列席者全員のお祝いコメントで盛り上がった後に母親からのメッセージで感動の嵐

あの日の余興は、新郎と新婦に共通の友人がいたことで実現したと思っています。そこにビデオカメラでの撮影と動画編集が得意な人が加わったことで、さらに完成度が高い出来栄えになったのでしょう。

その余興がどのような内容になるかについては、来賓者の大半が予想を付けていました。というのも、事前に余興で使うという理由で、新郎新婦へ向けた簡単なメッセージの収録を頼まれていたからです。

この段階では、友人からのメッセージを集めた映像をスクリーンで上映する、ありきたりな余興を予想していたのですが、その映像には新郎新婦の親戚が出てくるわ、会社の人、学生時代の担任が出てくるわで、気が付けば式の出席者の全員が出演していました。

1人1人の短い挨拶が連なるメッセージ映像でしたが、飽きさせない音楽の切り替えや凝ったカメラワーク、画面切り替えの演出からは手作り感はまったく感じられず、プロにお金を払って依頼したのかと思わせるほどの完成度でした。来賓者たちの出番が回ってくるごとに、会場内のあちこちで歓声や笑い声が上がっていたのを今でも覚えています。そして、その空気が感動に変わった瞬間も。

そのシーンは、新郎と新婦のそれぞれの母親が送るメッセージでした。きっと、このシーンの為に、ほかのメッセージは短めに調整されていたのでしょう。実の母親からの心からの温かいメッセージに、先ほどまでの賑やかな空気はガラリと変わりました。辺りから鼻をすする音がちらりほらりと響き、私の隣に座ってた友人も目を真っ赤にしていました。
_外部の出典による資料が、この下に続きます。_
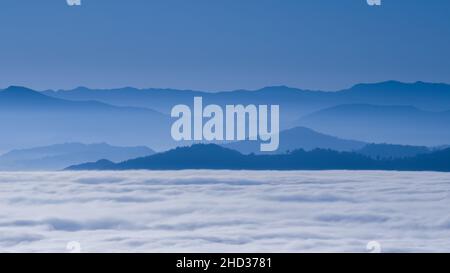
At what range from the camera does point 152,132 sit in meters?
3.12

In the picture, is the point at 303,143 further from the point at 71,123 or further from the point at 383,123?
the point at 71,123

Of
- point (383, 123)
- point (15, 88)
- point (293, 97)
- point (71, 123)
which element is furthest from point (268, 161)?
point (15, 88)

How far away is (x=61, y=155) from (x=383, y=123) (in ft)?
3.88

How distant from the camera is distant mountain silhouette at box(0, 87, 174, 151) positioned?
123 inches

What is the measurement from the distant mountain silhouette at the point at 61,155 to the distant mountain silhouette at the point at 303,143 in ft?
1.13

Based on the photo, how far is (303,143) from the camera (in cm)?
313

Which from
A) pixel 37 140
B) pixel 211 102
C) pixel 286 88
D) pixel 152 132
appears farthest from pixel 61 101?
pixel 286 88

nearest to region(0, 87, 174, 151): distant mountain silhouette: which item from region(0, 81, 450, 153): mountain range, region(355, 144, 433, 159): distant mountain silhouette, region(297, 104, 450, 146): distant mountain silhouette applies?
region(0, 81, 450, 153): mountain range

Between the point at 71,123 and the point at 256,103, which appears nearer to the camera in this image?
the point at 256,103

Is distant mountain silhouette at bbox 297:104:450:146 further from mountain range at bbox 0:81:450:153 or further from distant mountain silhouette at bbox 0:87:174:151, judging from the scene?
distant mountain silhouette at bbox 0:87:174:151

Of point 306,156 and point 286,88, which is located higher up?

これから両親にお礼の手紙を読む段取りになっていた花嫁は、思わぬ先制攻撃に涙ボロボロ。合わせて花婿もノックダウンという状態になってしまいました。私自身は、こんなに感動させられて、この後のキャンドルサービスとか大丈夫なのかと内心心配していましたが、やはりお祝い事。気が付けば普通に盛り上がり、花嫁の手紙で再びみんな泣かされました。